Plastiglomerates in the Great Lakes
Geology and plastics are two areas of study that wouldn’t often be thought of as interconnected; the former focuses on natural objects, some that are billions of years old while the latter has only really existed for under a century. But increasingly, we can see how human-made, or anthropogenic, materials such as plastics are gradually forming a part of the current rock stratum. In the next age, this plastic deposition will be a distinguishing feature of the future rock record. Perhaps the quintessential method in unravelling geologic history is by analyzing cross-sections of rock to see what secrets are locked into the layers which form over distinct periods of time; millennia from now, geologists will almost certainly find significant plastic deposits embedded in the rock of the Anthropocene – the name often associated with our current geologic age.
Making up almost any human-made object within arm’s reach, plastics – or more specifically plastic pollution – has become an environmental scourge.
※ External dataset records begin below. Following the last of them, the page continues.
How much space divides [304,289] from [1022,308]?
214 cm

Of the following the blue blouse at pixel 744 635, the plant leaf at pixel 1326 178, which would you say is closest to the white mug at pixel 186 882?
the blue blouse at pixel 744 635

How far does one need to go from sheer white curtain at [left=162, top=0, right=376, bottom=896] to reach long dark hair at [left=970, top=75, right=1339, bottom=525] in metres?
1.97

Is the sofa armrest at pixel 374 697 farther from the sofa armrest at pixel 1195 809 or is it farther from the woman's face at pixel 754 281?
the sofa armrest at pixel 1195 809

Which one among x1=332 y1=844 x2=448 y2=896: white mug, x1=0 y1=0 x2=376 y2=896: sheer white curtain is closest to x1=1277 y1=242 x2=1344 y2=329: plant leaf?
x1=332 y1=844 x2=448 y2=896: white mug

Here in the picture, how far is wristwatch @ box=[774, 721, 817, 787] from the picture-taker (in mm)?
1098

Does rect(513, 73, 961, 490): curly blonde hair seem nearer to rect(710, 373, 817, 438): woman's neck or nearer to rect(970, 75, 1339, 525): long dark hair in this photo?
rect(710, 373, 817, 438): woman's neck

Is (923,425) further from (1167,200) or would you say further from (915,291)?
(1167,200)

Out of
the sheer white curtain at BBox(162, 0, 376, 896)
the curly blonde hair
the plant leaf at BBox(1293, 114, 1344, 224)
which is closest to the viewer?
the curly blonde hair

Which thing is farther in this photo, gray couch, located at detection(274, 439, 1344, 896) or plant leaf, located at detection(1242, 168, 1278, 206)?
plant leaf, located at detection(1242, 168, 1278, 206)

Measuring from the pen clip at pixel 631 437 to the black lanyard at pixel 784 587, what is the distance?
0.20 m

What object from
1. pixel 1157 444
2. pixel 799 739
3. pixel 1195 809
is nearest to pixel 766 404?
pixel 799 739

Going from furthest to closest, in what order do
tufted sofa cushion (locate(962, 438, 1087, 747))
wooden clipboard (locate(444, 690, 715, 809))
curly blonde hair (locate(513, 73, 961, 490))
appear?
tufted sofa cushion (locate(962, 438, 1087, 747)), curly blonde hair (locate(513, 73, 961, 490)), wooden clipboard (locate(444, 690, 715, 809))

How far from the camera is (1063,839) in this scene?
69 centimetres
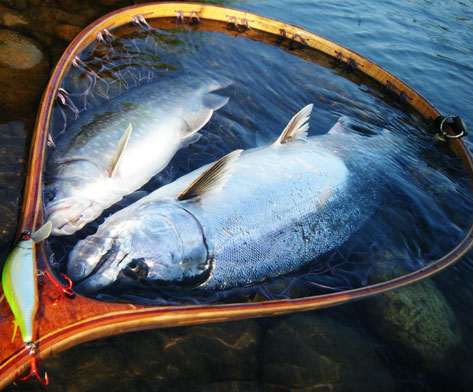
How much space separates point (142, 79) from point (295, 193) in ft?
8.55

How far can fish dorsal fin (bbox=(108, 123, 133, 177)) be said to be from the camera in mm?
2944

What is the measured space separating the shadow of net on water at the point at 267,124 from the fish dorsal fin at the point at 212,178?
604 mm

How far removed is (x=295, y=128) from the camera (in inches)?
147

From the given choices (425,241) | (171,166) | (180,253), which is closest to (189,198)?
(180,253)

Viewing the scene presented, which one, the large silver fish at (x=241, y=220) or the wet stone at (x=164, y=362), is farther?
the large silver fish at (x=241, y=220)

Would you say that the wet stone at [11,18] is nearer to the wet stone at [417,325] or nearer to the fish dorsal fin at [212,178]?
the fish dorsal fin at [212,178]

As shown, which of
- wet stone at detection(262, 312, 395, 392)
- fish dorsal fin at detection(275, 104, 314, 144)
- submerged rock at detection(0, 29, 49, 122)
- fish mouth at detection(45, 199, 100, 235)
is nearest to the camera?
wet stone at detection(262, 312, 395, 392)

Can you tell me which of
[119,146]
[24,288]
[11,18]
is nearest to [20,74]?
[11,18]

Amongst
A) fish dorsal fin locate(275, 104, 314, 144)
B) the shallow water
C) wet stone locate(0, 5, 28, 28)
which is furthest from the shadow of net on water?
wet stone locate(0, 5, 28, 28)

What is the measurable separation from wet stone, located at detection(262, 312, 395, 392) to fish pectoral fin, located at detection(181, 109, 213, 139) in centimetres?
225

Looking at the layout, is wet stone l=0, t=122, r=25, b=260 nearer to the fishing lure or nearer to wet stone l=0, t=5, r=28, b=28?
the fishing lure

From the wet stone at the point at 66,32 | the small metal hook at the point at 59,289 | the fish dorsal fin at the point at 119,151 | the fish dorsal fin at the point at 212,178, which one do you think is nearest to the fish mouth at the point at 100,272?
the small metal hook at the point at 59,289

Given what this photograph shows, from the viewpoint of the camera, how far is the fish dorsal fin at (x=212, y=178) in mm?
2848

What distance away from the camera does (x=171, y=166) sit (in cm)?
363
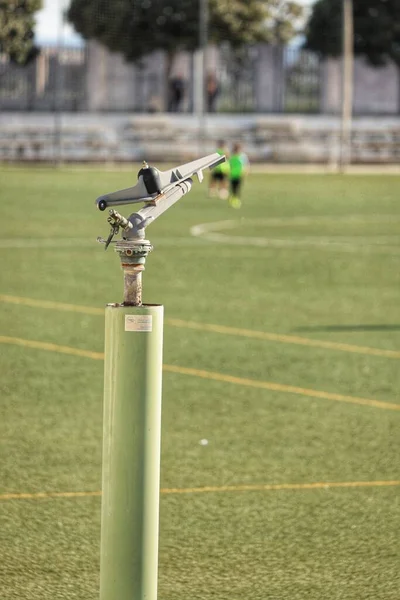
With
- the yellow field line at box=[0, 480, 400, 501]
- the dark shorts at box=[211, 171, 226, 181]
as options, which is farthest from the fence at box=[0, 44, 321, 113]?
the yellow field line at box=[0, 480, 400, 501]

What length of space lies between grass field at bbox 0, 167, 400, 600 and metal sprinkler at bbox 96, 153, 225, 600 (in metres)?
1.34

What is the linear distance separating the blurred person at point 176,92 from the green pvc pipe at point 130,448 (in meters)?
58.4

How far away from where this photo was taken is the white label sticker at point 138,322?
3893 mm

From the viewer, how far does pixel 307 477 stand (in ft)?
23.2

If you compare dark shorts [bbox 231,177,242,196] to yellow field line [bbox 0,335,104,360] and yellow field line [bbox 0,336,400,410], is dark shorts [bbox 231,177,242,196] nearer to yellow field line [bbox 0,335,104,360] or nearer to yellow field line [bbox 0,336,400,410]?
yellow field line [bbox 0,335,104,360]

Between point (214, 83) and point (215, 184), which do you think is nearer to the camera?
point (215, 184)

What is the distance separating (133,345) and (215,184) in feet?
99.3

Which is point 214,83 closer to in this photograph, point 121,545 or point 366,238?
point 366,238

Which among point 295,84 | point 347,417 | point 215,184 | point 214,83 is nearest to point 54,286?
point 347,417

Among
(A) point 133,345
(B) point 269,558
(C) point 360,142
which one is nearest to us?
(A) point 133,345

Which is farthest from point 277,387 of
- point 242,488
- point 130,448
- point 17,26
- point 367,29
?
point 367,29

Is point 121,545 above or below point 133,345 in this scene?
below

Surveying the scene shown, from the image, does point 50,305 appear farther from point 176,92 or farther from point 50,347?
point 176,92

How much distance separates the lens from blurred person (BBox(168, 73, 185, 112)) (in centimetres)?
6184
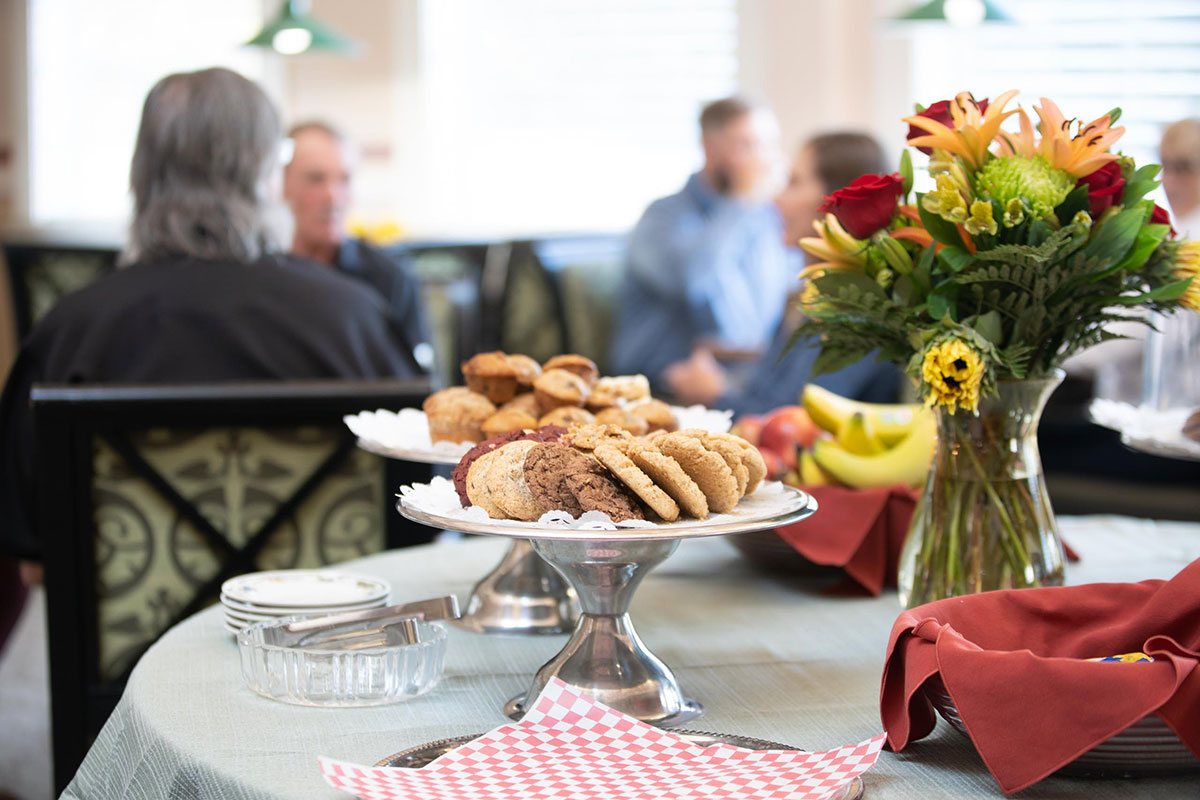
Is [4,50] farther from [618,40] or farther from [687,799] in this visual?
[687,799]

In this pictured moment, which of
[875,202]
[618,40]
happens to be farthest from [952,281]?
[618,40]

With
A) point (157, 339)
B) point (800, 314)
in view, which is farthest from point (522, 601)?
point (800, 314)

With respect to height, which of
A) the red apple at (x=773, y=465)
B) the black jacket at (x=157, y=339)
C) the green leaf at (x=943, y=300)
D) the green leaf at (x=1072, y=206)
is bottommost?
the red apple at (x=773, y=465)

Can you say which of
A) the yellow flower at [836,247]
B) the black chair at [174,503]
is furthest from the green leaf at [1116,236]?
the black chair at [174,503]

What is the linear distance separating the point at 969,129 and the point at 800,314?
1995 mm

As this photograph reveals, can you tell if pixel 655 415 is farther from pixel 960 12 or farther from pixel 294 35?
pixel 294 35

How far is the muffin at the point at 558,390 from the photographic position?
53.1 inches

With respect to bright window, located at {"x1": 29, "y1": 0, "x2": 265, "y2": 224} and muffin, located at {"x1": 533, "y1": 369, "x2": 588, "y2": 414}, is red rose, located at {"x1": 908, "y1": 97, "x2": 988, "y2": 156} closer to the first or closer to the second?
muffin, located at {"x1": 533, "y1": 369, "x2": 588, "y2": 414}

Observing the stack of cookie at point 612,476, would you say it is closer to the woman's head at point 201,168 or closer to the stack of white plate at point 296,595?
the stack of white plate at point 296,595

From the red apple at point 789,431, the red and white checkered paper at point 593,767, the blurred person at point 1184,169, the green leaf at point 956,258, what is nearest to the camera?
the red and white checkered paper at point 593,767

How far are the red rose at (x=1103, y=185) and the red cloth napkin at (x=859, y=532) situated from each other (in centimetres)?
42

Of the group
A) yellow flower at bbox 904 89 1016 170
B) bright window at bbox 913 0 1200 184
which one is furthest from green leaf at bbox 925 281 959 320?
bright window at bbox 913 0 1200 184

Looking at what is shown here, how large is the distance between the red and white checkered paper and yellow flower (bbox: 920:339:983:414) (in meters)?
0.37

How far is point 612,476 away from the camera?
98 centimetres
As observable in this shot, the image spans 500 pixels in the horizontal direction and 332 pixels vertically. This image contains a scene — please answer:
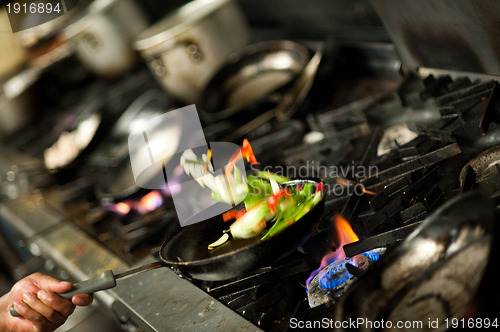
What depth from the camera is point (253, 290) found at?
142 centimetres

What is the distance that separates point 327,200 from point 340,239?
0.75 feet

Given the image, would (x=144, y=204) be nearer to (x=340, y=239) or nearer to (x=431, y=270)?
(x=340, y=239)

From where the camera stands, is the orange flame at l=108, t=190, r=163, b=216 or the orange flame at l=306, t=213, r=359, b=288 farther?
the orange flame at l=108, t=190, r=163, b=216

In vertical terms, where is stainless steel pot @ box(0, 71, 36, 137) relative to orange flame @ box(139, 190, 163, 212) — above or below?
above

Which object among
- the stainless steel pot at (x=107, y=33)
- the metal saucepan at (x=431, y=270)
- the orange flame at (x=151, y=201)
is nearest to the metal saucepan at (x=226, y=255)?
the metal saucepan at (x=431, y=270)

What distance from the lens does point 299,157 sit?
1.99 metres

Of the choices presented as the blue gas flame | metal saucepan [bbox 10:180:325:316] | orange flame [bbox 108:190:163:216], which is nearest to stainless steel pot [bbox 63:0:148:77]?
orange flame [bbox 108:190:163:216]

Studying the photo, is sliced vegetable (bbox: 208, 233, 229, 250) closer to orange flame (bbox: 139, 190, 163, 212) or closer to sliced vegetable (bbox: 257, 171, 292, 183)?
sliced vegetable (bbox: 257, 171, 292, 183)

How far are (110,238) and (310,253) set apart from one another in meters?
1.07

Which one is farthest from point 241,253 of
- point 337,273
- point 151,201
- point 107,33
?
point 107,33

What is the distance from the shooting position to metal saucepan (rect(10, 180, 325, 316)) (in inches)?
50.1

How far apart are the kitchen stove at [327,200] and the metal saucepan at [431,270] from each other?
272 mm

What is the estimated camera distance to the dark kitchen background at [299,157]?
3.23ft

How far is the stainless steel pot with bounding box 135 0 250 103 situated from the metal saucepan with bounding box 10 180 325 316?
134 cm
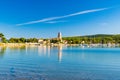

The effects of the pollution are evident at any scale, from large macroplastics to micro- and even nano-plastics; their widespread accumulation negatively impacts animal life in water bodies and on land. Large and small plastic debris are often inadvertently ingested by wildlife and microplastics can build up in the tissues of affected organisms. Plastic fragments are also a source of chemical exposure as many toxic compounds adhere to the surface of the plastic or leach out during plastic decomposition. Beyond environmental devastation, the chemicals associated with plastics are a major cause of concern to human health; plastic and chemical accumulation in the seafood we consume can have increasing toxic
The costs of plastic pollution on the environment and economy are staggering. In Canada, 10,000 tonnes of plastic end up in the Great Lakes every year and comprehensive estimates of global costs are in the trillions of dollars. Moreover, the problem is pervasive – bodies of water around the world, and the marine life we consume living within them, are becoming increasingly polluted by plastic fragments and associated chemical compounds. Plastic-associated chemicals exist in almost all humans in measurable quantities; notorious compounds, like BPA are known hormone disruptors in humans, with links to issues in fertility and thyroid function.
Patricia Corcoran and her research group in the Department of Earth Sciences at Western University are studying the abundance and distribution of plastic pollution in and around the Great Lakes. Centres of plastic pellet production, are among the sources of widespread release of plastic pollution in the surrounding waters; the pellets they produce are buoyant, meaning that they can easily end up hundreds, or even thousands of kilometers away on shorelines.
Corcoran’s group has found plastic pellets at nearly 70 locations surveyed around all five Great Lakes, with the highest concentration around major production centres near Sarnia. These pellets, which are shipped around the world to be melted and formed into other plastic goods, are only a few millimeters in size, meaning they are easily ingested by birds and fish. Any chemicals coating these pellets become introduced into the food chain, including the fisheries of the Great Lakes watershed.
The Corcoran group’s characterization and long-term monitoring of plastic deposition in the Great Lakes basin are unparalleled and provide significant steps forward in mitigating the effects of plastic pollution.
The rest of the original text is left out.